2019 would start like a house on fire with Falz’s ‘Moral Instruction,’ SDC’s ‘These Buhari Times’, and Boogey with Paybac’s ‘The Alternate Ending,’ then there were the ones that sought that pop-rap crossover like Blaqbonez’s ‘Mr. Boombastic’, Falz’s collaborative work with Ajebutter and BOJ ‘Make E No Cause Fight 2,’ Erigga’s ‘The Erigma II’ and Phyno’s ‘Deal With It’ with Vector closing the year with ‘Vibes before Teslim’ while emerging talents like Psycho YP and Timi Kei alongside Illgod delivered ‘YPSZN 2’ and ‘Soul Soup’ respectively.
It was also the year that the Vector and M.I beef that had been building for years finally boiled over into direct diss songs, and irrespective of the side you belong, you would agree it generated interest and anticipation, which has been capitalized on with projects from both camps and a tour of North America for Mr. Abaga.
These streams of tasty releases continue to point at an ascendancy, punchy enough for notice and slowly expanding beyond just social media chatter.

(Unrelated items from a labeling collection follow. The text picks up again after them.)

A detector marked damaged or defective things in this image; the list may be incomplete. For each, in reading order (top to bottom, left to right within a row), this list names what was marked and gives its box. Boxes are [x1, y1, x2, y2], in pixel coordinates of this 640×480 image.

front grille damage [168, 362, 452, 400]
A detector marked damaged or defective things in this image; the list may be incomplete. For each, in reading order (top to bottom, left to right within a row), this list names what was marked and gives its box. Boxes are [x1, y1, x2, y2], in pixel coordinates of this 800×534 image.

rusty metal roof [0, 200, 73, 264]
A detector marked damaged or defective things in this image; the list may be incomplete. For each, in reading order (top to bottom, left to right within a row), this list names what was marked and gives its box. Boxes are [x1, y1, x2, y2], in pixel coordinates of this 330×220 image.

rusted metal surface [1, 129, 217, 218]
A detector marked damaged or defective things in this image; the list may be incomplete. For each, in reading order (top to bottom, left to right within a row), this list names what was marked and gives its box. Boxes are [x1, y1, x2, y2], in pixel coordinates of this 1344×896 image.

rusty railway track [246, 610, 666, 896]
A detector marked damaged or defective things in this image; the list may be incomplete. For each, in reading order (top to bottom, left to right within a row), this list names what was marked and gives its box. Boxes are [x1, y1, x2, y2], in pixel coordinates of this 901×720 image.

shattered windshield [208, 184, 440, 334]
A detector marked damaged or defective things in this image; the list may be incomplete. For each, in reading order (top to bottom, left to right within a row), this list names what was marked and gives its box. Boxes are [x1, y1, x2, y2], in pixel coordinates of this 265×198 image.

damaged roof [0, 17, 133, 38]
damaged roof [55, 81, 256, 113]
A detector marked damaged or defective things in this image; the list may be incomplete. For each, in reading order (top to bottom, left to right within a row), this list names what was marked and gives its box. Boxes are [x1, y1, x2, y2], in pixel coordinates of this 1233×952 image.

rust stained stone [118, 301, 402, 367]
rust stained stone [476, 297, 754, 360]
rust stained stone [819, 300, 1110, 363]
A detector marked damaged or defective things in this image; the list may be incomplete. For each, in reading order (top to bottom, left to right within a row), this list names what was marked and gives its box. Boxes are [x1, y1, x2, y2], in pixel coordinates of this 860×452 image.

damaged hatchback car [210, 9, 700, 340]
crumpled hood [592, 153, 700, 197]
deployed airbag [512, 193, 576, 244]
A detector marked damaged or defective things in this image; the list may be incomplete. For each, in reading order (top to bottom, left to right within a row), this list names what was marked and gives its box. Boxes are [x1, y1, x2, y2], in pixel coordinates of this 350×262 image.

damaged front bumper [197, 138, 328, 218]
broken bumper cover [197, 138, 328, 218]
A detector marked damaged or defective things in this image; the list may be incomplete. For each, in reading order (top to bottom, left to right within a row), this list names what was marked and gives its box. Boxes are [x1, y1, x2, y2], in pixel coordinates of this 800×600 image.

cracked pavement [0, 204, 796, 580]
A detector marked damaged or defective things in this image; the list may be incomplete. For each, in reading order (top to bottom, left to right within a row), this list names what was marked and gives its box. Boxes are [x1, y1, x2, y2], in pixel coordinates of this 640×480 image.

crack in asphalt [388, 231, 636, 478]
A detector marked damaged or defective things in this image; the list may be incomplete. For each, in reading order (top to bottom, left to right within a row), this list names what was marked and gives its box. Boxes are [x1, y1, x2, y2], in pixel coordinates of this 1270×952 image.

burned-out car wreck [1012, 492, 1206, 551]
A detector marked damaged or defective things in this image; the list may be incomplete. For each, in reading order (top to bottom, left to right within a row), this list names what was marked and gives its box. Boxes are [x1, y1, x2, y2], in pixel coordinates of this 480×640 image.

Four months into 2020 and the stride continues, inspiring old-timers like M-Trill back in the studio for the release of ‘Caliber’ with Rheymopheobus following in the steps of former Nuff Noyz member Ex-O’s ‘The Wake’ released late 2019.
M.I continues to stretch his legacy releasing the ‘Judah EP’ and his collaborative project with A-Q ‘The Live Report’, the latter also recently released his album ‘God Engineering’ while Paybac focuses on leading a ‘CULT’, with BlackMagic resurfacing as ‘The Starving Artist.’ It surreally feels like 08/09 again content and reactionary nostalgia wise, Modenine is granting interviews and talking new music, Sinzu serves a reminder of his beastly flow with the ‘Geng remix’ verse, iLLBliss has his sixth album ready, Terry Tha Rapman and Pherowshuz have projects out/ on the way and discussions on hip-hop are not centered on ‘beef’ or what S.A rappers are doing but a vital sound shedding its rigidity and again incorporating fresh influences.
Volume-wise, there have perhaps been more rap projects in the last three years than any other genre, but importantly, there have been more collaborative projects and impactful songs than at any time in recent memory.
These feats deserve recognition and documentation but not enough to commence celebrating just yet, that these releases cannot light up the charts the same way as releases from newcomers like Fireboy’s ‘L.T.G’, Teni’s ‘Billionaire’ or JoeBoy’s ‘Love and Light’ with only Zlatan’s ‘Zanku’ and Naira Marley’s ‘Lord Of Lamba’ as the two projects from rappers [even though the albums were not rap albums] in the many year-end lists for most-streamed albums for 2019 shows there is still much work as the end goal cannot be just for a little number but to have the same impact and ubiquity as any other genre in the country.
How this will be achieved, when it will be achieved and if they will be achieved soon is a discussion we will continue to have, but one thing is undeniable, there is a momentum building, one that is helping the genre stand out in brilliance for the first time in at least the last decade and one if well orchestrated could lead to it becoming a force again.
It is important that just as hip-hop is the biggest genre in the world, rap music should aim for the mainstream here also, making music not just for acclaim, but music that sells, music that transcends a sect of followers, music that can be classified as true hit records, as the slide to irrelevance is always easier when you settle only to cater for a niche audience.